Pictures with short captions
--- START ---

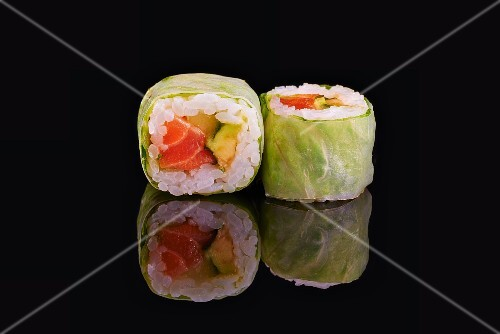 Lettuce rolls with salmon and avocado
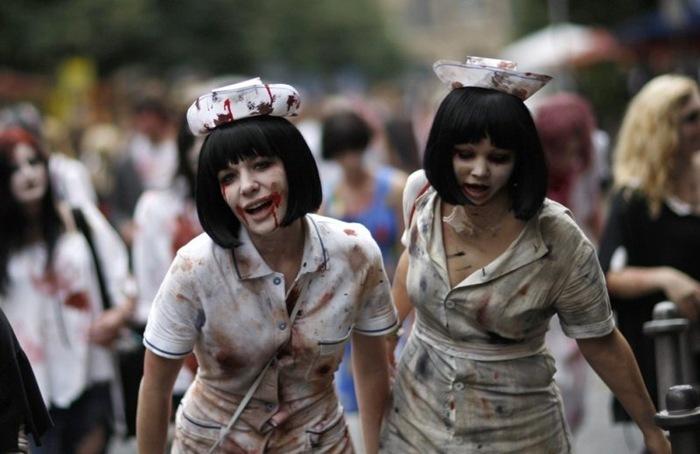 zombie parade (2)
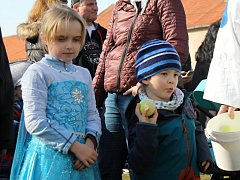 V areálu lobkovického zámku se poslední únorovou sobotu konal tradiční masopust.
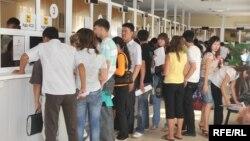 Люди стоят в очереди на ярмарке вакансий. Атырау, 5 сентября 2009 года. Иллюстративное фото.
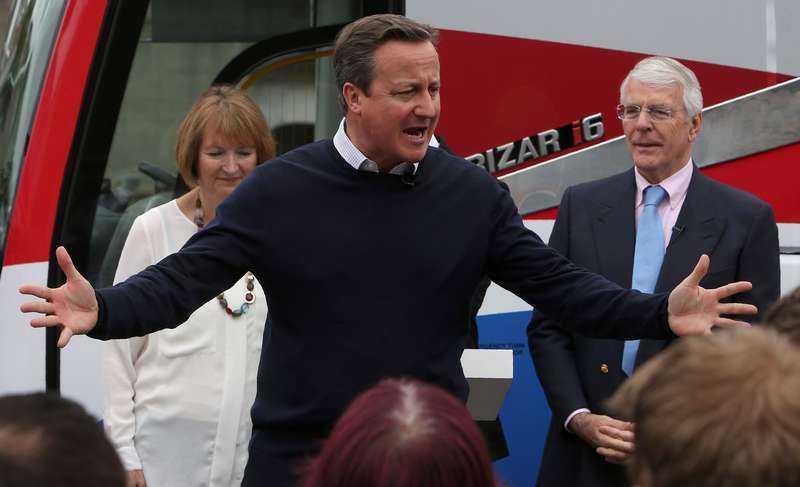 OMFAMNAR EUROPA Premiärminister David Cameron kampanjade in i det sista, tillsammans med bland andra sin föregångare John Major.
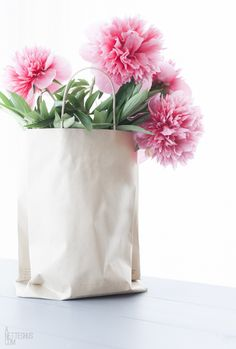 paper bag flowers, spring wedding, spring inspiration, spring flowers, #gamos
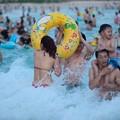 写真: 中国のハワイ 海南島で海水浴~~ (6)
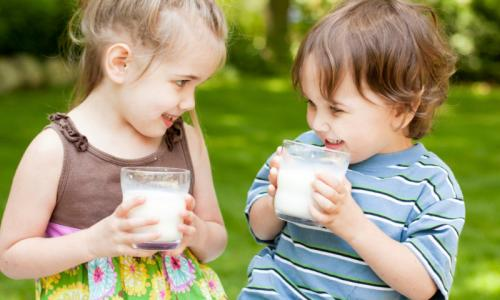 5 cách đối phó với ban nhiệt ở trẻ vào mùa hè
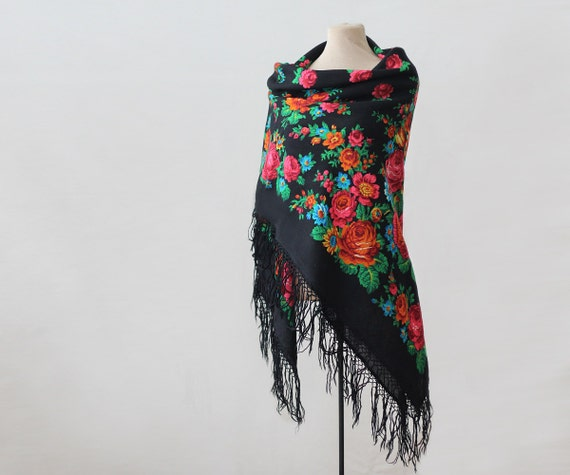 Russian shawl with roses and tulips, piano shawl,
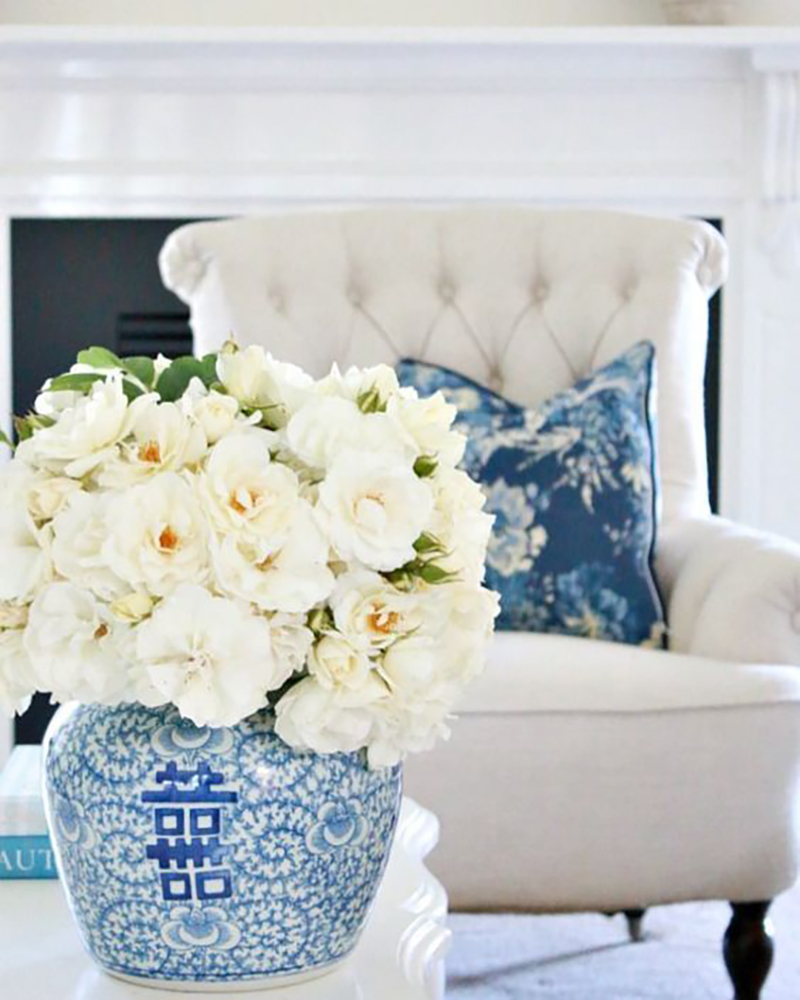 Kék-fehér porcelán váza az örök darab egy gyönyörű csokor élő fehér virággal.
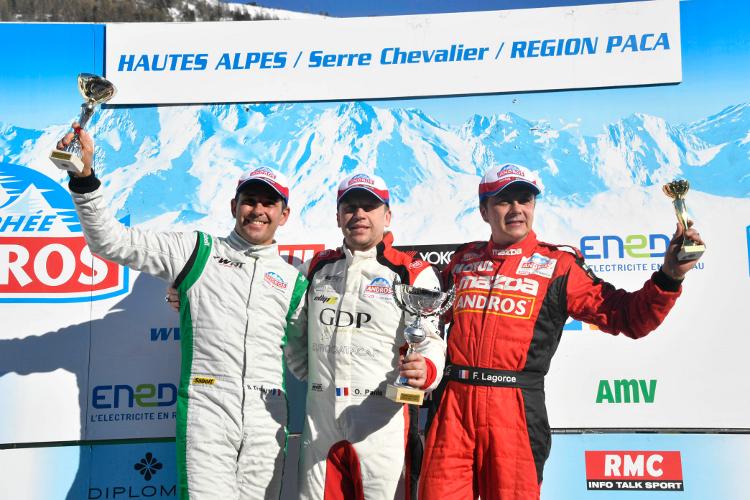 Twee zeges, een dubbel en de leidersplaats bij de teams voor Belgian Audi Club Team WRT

--- END ---

__About this exercise__. Your answer must be the lines from the one containing "Люди стоят в" through the last line of the records, copied exactly, with no pictures.

__Reply to the task__.
 Люди стоят в очереди на ярмарке вакансий. Атырау, 5 сентября 2009 года. Иллюстративное фото.
 OMFAMNAR EUROPA Premiärminister David Cameron kampanjade in i det sista, tillsammans med bland andra sin föregångare John Major.
 paper bag flowers, spring wedding, spring inspiration, spring flowers, #gamos
 写真: 中国のハワイ 海南島で海水浴~~ (6)
 5 cách đối phó với ban nhiệt ở trẻ vào mùa hè
 Russian shawl with roses and tulips, piano shawl,
 Kék-fehér porcelán váza az örök darab egy gyönyörű csokor élő fehér virággal.
 Twee zeges, een dubbel en de leidersplaats bij de teams voor Belgian Audi Club Team WRT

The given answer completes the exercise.